[Update – February 15, 2017]
According to a post today on ZDnet, a team of researchers from Trend Micro revealed, at the RSA conference in San Francisco, that there are more than 178 million IoT devices visible to the Internet in the ten largest U.S. cities. Admittedly, the research focused on visibility, not vulnerability, but given what we already know about the latter, this is proof positive that the problem is growing rapidly.
[End Update – original post from 9-23-2016 follows]
Have you heard about Shodan? It’s the search engine for the “Internet of Things,” and it is simultaneously fascinating and terrifying. It was spotlighted in an article on Ars Technica a few months back which focused specifically on the number of unsecured Webcams the search engine has found – the latest count of Webcams in the U.S. for which Shodan has captured a screenshot is 101.
But that’s not all. You can search for industrial control systems, and drill down within the results to see the specific devices that run a particular manufacturer’s communication protocol. You can search for printers, refrigerators, TVs, wind farms, Minecraft servers, and wireless access points. You can search for devices that are running the VNC remote access protocol with authentication disabled. You can search for Roku video streaming devices that are directly on the Internet (2,113 in the United States at last count, and Roku doesn’t have any authentication on their API). You can discover that there are currently 8,760 LaserJet printers in the U.S. that are directly exposed to the Internet, and you can see their IP addresses and often a rough idea of where they’re located. In short, Shodan is a search engine that crawls the Web looking for devices that are directly connected to the Internet, not for information contained in Web pages.
So what’s the big deal? The big deal is that many of these devices either don’t require any authentication, or their default admin credentials have never been changed…and it isn’t difficult to find out what the default admin credentials – just about every manufacturer has on-line user documentation that will tell you. Now, having someone remotely reboot your Roku device while you’re in the middle of your favorite Netflix series may be annoying, but not particularly damaging. It’s a little scarier to think of someone being able to access a Webcam in your child’s bedroom or perhaps an external security camera at your home. But the stakes are even higher for other kinds of devices.
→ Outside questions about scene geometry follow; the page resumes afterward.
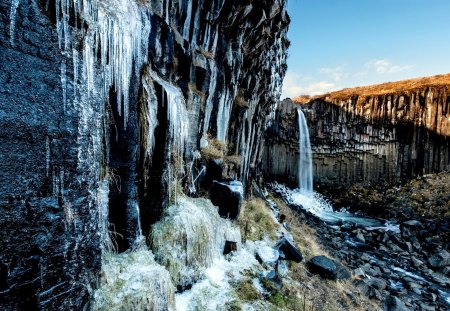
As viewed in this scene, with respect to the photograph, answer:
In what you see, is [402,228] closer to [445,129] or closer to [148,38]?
[445,129]

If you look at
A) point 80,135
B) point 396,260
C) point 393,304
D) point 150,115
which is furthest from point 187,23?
point 396,260

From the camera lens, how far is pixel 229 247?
19.3 feet

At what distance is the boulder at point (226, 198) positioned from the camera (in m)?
6.88

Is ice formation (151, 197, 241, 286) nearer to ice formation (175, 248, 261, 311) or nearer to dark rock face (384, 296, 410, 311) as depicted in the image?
ice formation (175, 248, 261, 311)

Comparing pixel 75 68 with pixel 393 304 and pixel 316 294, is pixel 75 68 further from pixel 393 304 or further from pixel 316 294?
pixel 393 304

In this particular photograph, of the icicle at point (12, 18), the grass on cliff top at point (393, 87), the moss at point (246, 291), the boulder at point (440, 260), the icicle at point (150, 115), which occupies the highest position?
the grass on cliff top at point (393, 87)

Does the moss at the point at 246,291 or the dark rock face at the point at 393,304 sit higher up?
the moss at the point at 246,291

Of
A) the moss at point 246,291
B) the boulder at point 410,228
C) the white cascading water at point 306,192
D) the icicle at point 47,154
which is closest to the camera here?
the icicle at point 47,154

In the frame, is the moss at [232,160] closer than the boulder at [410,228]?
Yes

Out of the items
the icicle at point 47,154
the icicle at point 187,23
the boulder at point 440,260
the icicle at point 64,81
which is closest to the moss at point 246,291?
the icicle at point 47,154

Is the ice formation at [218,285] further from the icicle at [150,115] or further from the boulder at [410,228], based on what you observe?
the boulder at [410,228]

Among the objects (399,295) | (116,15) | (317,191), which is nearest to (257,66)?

Universities are notorious for having printers that are directly exposed to the Internet. Many of them have large blocks of IP addresses that they’ve had for many years, so they just NAT the traffic through their firewalls so faculty members can send print jobs to them remotely. Unfortunately, if there’s no security, so can anyone else. This past May, a white supremacist sent anti-Semitic fliers to networked printers at several universities in California, Illinois, Massachusetts, Maryland, and New Jersey. Princeton was one of the universities affected.
In July of 2015, a pair of hackers demonstrated to Wired Magazine that they could not only remotely mess with the air conditioning, radio, and windshield wipers of a 2014 Jeep Cherokee, they could completely disable it. Now, a year later, they’ve announced that they’ve found ways to disable the steering, or even digitally turn the wheel themselves. To their credit, Chrysler has moved to tighten up security, and has launched a “bug bounty” program that offers as much as $2,500 to hackers who inform the company about vulnerabilities in their vehicles.
We’ll leave it to you to imagine the havoc that could be caused by a breach in a critical industrial control system.
As more and more devices get connected to the Internet of Things – smart TVs, refrigerators, thermostats, lighting systems, home security systems, etc. – the security risks will increase substantially if we’re not very, very careful about how systems are implemented. Some issues rest squarely on the manufacturers themselves – to patch security flaws as they’re discovered, and insure that there is a reasonable level of authentication required for administrative access. But one of the most important things we can do is also one of the easiest: change the damned default passwords on your Internet-connected devices. And then help your family and friends do the same thing.